At the other end of the spectrum is the list of medications specifically excluded from being covered under Medicare Part D. Also, in between those medications that are specifically included or excluded is the effect of the “doughnut hole,” the part of the benefit that forces Medicare beneficiaries to be responsible for 100% of the cost of medications, which was designed in part to give Medicare beneficiaries “skin in the game.” A belief that Medicare beneficiaries need to have a real understanding of the cost of their prescription drugs is a costly lesson to teach. While this may get Medicare beneficiaries to understand the cost of their medication, it also forces many to become non-adherent to those medications needed to manage their chronic comorbid conditions.
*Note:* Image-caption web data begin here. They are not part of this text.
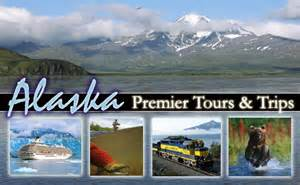 Car Rental Deals Anchorage Ak Alaska Rv Rentals Alaska Motor Home Rentals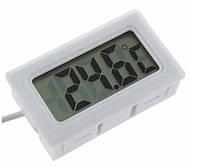 Термометр TPM-10 белый с выносным датчиком, фото 1
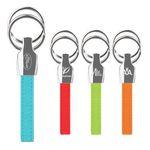 Custom iPosh PU Valet Key Chain - Teal Green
Another relatively new change is CMS’ elimination of the requirement on the part of plans to include at least one medication within each of the United States Pharmacopeia’s Formulary Key Drug Types (FKDT). The classes most affected by this change include the antibacterial, antiparkinsonian, antidiabetic, and cardiovascular agents. This change was designed to allow Medicare Part D plans greater latitude in potentially restricting access to medications through greater utilization control measures.
The principal tool that Medicare has to assure that the target is hit with regard to the right medications for that particular patient is the medication therapy management (MTM) program, although MTM still is a far cry from what Medicare and others believe it should be at this point. To shore up the MTM program, Medicare is developing measures to hold plans accountable to see that their programs are on target.
Currently, MTM is being used mainly not to assure that the “right” medication is used for the right patient on a purely clinical basis, but on a cost basis as well. Through the use of Least Costly Alternative (LCA) and Therapeutic Interchanges (TI), Medicare is able to promote the use of the less expensive medication even if evidence supports a greater clinical benefit of the more expensive alternative in that class.
Pay for Performance
Dollars are not only being utilized as a driver to assure the use of less expensive medications, but to provide incentives for more efficient and effective therapies. These dollars are being utilized through Medicare’s pay-for-performance programs. These programs have taken many different approaches including those directly involving physicians such as the Physician Quality Reporting Initiative (PQRI), to those involving hospitals through the principle of present on admission (POA). In the first year of the PQRI program, only about 15% of physicians participated in this program.
Assuring “Right” is “Right”
Oftentimes a tremendous opportunity is lost because patient and physician input is not adequately obtained regarding the policy and regulatory decisions developed about medication management. Patients and clinicians can affect these areas discussed in very positive ways.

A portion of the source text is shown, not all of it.